In recent years, airline loyalty has dwindled. The 2015 Colloquy Loyalty Census notes that, while said programs still garner 355.9 million members, this number dropped 4 percent between 2012 and 2014. From carrier consolidation to competitive online travel sites, loyalty programs no longer hold the same weight with consumers, as they are now motivated by price and efficiency. 

Robert Passikoff, Ph.D., founder and president of Brand Keys, emphasizes that because it’s exceedingly easy for travelers to sign up for loyalty programs in today’s technology-driven ecosystem, these initiatives no longer serve as competitive differentiators within the loyalty space. Looking back, frequent flyer programs evolved from an era of deregulation, allowing airlines to connect with and incentivize travelers in ways they never could before in an effort to boost revenue. But, according to Passikoff, within today’s current ecosystem, no single carrier leads the way for innovation. Consumer expectations continue to grow with rapid speed, widening the divide between what they want and what airlines deliver.



Moving forward, airlines must close the gap between consumer values and brand offerings if they hope to cultivate increased engagement. To regain their position as loyalty leaders, airlines must realign their strategies to correlate with consumer behaviors and brand perception, and innovate with real-time interactions through new channels.

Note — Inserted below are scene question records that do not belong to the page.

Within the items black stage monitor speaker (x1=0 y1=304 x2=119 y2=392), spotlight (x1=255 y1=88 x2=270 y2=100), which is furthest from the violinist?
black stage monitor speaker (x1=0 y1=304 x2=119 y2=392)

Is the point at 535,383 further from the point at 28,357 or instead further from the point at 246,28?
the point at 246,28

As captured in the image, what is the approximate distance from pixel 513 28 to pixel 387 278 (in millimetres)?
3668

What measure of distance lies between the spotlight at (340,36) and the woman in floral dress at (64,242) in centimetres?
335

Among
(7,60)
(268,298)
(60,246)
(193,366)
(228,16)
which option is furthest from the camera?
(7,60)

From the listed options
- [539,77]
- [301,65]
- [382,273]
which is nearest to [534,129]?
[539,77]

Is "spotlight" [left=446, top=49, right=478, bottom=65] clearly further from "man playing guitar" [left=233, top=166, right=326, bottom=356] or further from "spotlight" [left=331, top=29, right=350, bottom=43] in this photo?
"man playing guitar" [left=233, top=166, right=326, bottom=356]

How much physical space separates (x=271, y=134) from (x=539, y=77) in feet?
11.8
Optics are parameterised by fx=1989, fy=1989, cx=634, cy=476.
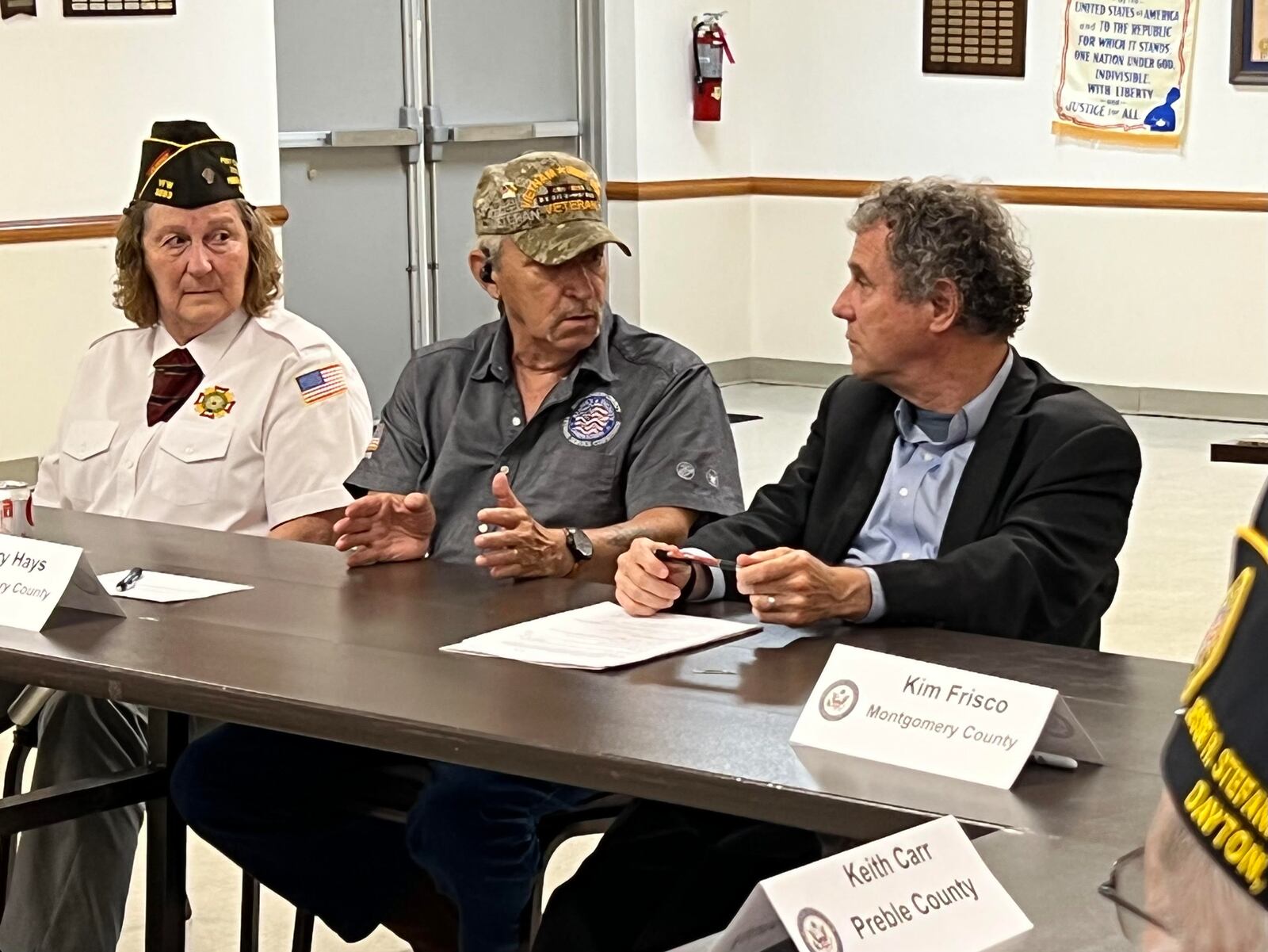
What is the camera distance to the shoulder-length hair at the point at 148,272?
325cm

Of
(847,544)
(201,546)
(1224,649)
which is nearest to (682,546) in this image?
(847,544)

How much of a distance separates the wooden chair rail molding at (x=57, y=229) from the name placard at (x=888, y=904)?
16.8ft

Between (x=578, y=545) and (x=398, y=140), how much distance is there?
5218 millimetres

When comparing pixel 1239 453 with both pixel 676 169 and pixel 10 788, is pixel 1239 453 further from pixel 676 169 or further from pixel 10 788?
pixel 676 169

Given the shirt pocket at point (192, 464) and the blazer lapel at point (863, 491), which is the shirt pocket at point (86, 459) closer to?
the shirt pocket at point (192, 464)

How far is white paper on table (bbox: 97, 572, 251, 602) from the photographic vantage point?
2455mm

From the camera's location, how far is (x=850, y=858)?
1.28 m

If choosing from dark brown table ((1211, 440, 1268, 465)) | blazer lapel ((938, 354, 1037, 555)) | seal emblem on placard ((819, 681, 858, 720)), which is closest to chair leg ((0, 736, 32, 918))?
blazer lapel ((938, 354, 1037, 555))

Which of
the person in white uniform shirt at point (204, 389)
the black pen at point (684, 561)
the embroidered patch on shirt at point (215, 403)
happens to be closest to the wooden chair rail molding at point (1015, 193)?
the person in white uniform shirt at point (204, 389)

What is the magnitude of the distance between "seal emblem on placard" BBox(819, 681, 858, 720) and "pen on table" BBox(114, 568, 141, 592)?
105 centimetres

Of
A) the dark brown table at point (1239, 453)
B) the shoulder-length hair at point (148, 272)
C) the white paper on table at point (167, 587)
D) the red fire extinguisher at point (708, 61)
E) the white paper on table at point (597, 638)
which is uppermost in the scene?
the red fire extinguisher at point (708, 61)

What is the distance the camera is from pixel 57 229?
6.14m

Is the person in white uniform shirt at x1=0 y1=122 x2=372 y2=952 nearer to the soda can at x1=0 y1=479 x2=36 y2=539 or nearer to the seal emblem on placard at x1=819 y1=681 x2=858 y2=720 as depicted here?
the soda can at x1=0 y1=479 x2=36 y2=539

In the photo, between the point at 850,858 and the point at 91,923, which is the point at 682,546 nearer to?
the point at 91,923
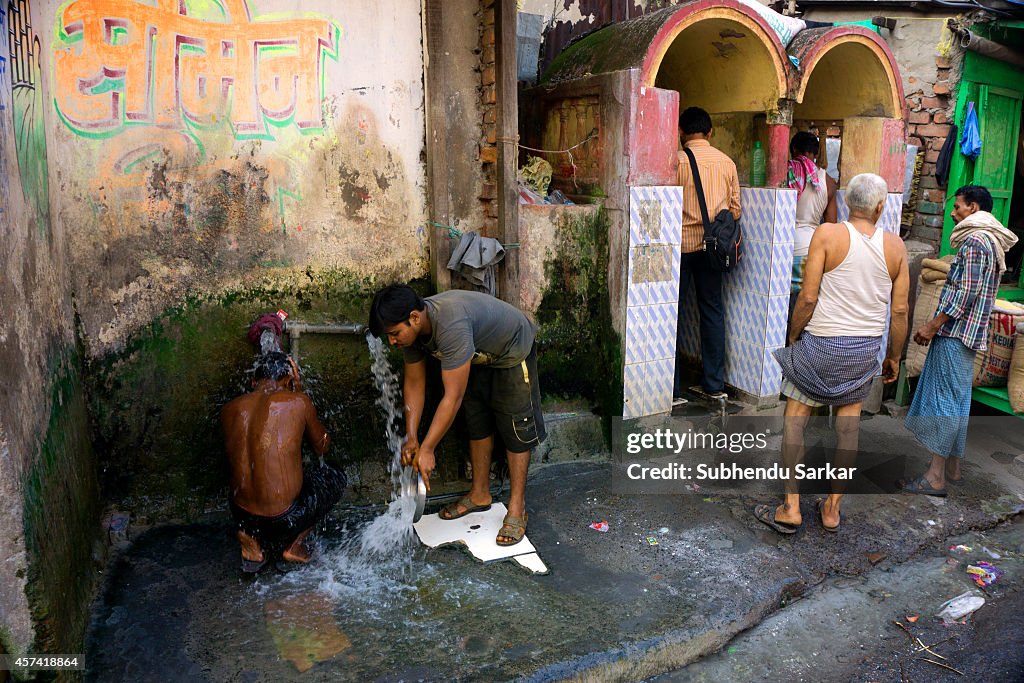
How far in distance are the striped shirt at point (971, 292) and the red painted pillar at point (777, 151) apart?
1.58 metres

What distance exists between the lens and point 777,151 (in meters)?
6.21

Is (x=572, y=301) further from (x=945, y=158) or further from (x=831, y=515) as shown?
(x=945, y=158)

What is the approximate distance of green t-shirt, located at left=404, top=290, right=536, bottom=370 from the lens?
3990mm

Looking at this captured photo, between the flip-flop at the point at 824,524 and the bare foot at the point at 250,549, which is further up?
the bare foot at the point at 250,549

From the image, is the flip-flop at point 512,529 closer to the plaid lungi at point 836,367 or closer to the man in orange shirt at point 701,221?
the plaid lungi at point 836,367

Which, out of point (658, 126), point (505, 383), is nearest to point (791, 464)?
point (505, 383)

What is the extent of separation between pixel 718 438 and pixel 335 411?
2877 millimetres

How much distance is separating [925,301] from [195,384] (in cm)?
547

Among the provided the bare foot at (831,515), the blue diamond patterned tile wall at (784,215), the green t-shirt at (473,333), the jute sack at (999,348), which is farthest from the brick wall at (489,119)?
the jute sack at (999,348)

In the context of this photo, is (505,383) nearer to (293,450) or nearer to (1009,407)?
(293,450)

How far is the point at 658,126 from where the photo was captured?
212 inches

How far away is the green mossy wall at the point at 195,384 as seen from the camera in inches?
175

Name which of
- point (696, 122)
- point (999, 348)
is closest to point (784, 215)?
point (696, 122)

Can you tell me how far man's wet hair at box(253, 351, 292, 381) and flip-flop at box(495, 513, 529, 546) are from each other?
1453 millimetres
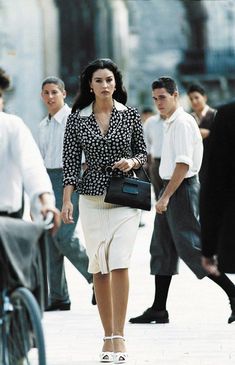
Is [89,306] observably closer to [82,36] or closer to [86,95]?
[86,95]

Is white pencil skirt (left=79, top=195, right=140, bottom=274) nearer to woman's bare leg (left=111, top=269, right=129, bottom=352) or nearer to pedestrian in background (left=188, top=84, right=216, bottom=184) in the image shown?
woman's bare leg (left=111, top=269, right=129, bottom=352)

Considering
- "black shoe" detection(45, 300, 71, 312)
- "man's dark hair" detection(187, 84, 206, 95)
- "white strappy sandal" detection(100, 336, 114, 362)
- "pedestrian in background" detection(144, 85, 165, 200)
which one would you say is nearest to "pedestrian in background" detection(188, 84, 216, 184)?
"man's dark hair" detection(187, 84, 206, 95)

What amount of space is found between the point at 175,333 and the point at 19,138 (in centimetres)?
285

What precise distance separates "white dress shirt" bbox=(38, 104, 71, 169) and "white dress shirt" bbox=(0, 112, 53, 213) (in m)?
3.51

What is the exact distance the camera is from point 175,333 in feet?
29.5

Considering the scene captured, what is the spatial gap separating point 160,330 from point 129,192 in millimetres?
1522

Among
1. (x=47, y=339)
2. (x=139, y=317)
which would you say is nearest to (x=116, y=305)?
(x=47, y=339)

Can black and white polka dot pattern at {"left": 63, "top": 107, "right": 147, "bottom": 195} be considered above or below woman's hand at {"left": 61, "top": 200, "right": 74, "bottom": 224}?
above

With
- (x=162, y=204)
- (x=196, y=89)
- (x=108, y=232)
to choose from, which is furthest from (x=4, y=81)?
(x=196, y=89)

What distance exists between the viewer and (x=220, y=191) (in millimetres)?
5766

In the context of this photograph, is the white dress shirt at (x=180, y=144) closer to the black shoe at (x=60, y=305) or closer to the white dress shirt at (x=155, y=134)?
the black shoe at (x=60, y=305)

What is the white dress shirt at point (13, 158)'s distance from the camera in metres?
6.46

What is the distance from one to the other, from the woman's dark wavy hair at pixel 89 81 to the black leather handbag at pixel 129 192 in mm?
516

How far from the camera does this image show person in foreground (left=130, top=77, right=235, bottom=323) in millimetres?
9203
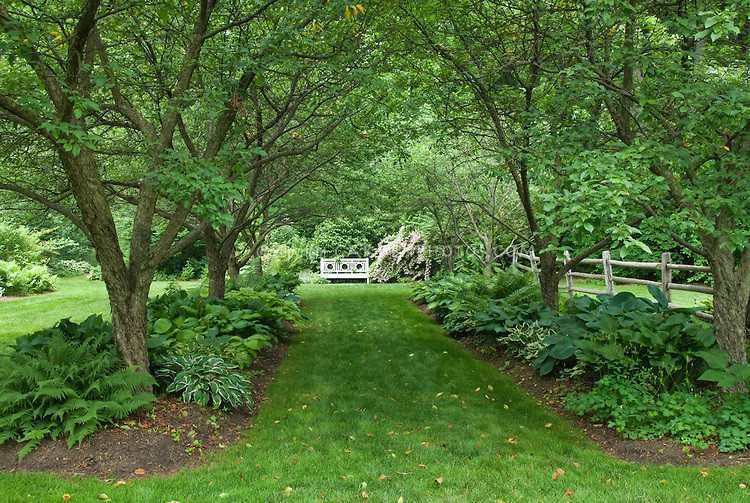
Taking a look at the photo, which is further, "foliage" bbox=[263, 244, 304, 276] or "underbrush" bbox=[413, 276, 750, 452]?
"foliage" bbox=[263, 244, 304, 276]

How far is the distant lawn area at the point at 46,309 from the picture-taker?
29.8ft

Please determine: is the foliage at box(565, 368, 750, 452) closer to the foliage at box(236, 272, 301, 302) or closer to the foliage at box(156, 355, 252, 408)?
the foliage at box(156, 355, 252, 408)

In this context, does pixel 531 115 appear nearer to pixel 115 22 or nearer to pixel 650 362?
pixel 650 362

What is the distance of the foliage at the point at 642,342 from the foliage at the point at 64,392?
4.13 metres

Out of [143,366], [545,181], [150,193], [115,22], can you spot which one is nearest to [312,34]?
[115,22]

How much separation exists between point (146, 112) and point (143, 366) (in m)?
4.64

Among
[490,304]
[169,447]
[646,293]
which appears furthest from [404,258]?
[169,447]

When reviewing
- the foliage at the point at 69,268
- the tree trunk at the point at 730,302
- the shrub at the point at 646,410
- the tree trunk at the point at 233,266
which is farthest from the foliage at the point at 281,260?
the tree trunk at the point at 730,302

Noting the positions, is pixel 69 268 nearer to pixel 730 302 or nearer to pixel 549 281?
pixel 549 281

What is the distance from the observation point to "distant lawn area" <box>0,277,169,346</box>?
9.09m

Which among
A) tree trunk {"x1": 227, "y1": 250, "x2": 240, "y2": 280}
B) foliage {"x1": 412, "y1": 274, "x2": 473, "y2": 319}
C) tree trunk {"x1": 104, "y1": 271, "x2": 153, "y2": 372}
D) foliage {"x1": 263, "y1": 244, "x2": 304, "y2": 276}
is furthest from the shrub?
foliage {"x1": 263, "y1": 244, "x2": 304, "y2": 276}

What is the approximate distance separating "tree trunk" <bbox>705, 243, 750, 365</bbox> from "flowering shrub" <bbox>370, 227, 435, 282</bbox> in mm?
10563

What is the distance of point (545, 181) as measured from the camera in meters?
4.11

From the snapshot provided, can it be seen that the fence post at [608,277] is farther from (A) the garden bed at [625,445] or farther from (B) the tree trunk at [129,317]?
(B) the tree trunk at [129,317]
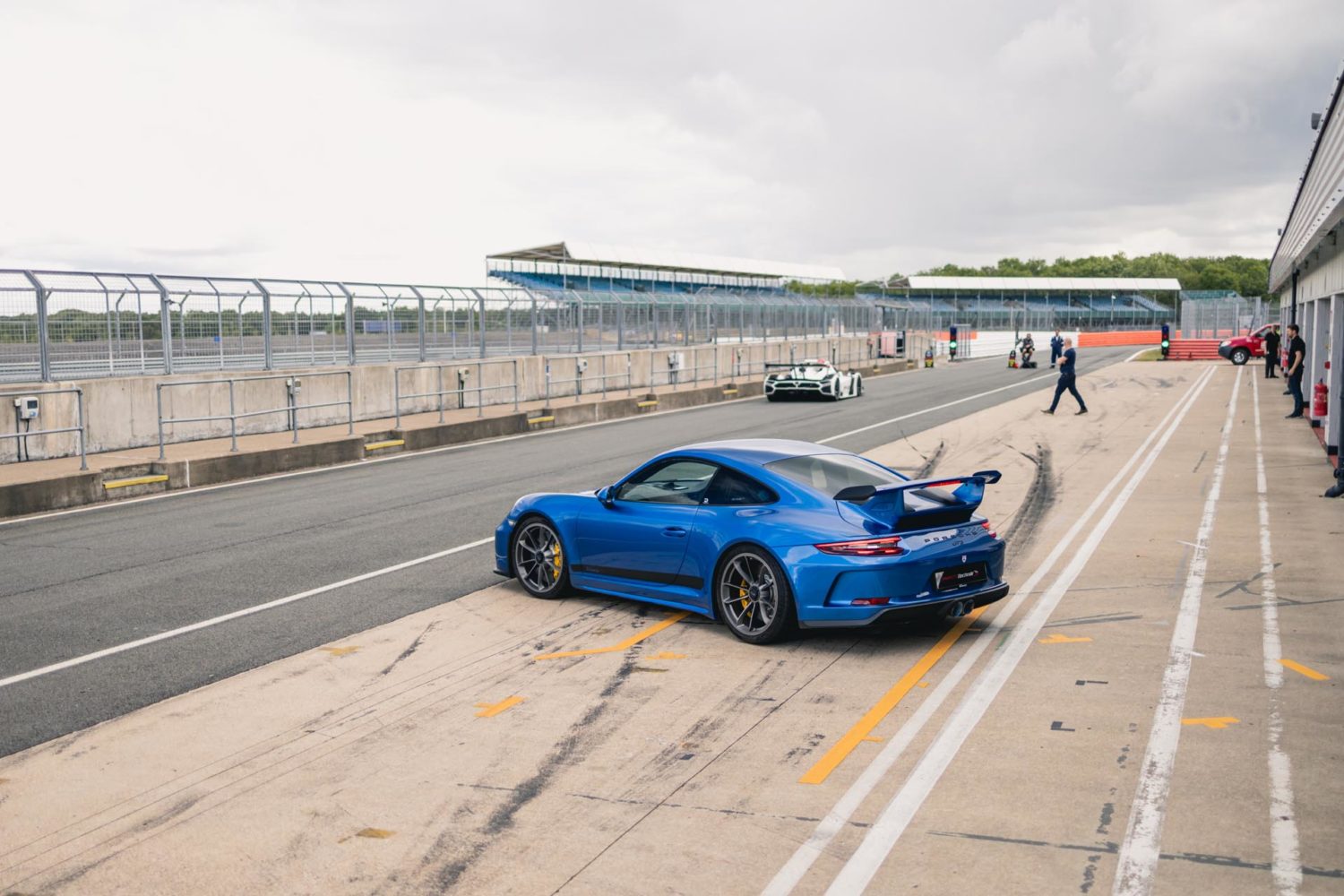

Successful brands will reengineer the customer engagement process as it pertains to their unique offering, Passikoff adds. Some brands are already doing it—JetBlue recently won the FlightGlobal Loyalty 2015 Technology award for its Badges integrated gamification platform. Badges members earn points and badges for using social media and sharing JetBlue experiences with others, which are applied to their rewards program balance. When members interact with the Badges platform, JetBlue tracks detailed behavior analytics, “developing rich user profiles enabling JetBlue to put a dollar value on each person interacting with Badges,” according to a statement from FlightGlobal.

Each brand will need to determine how well they currently meet customer expectations and what they can do to exceed these individuals’ perception of the ideal airline experience.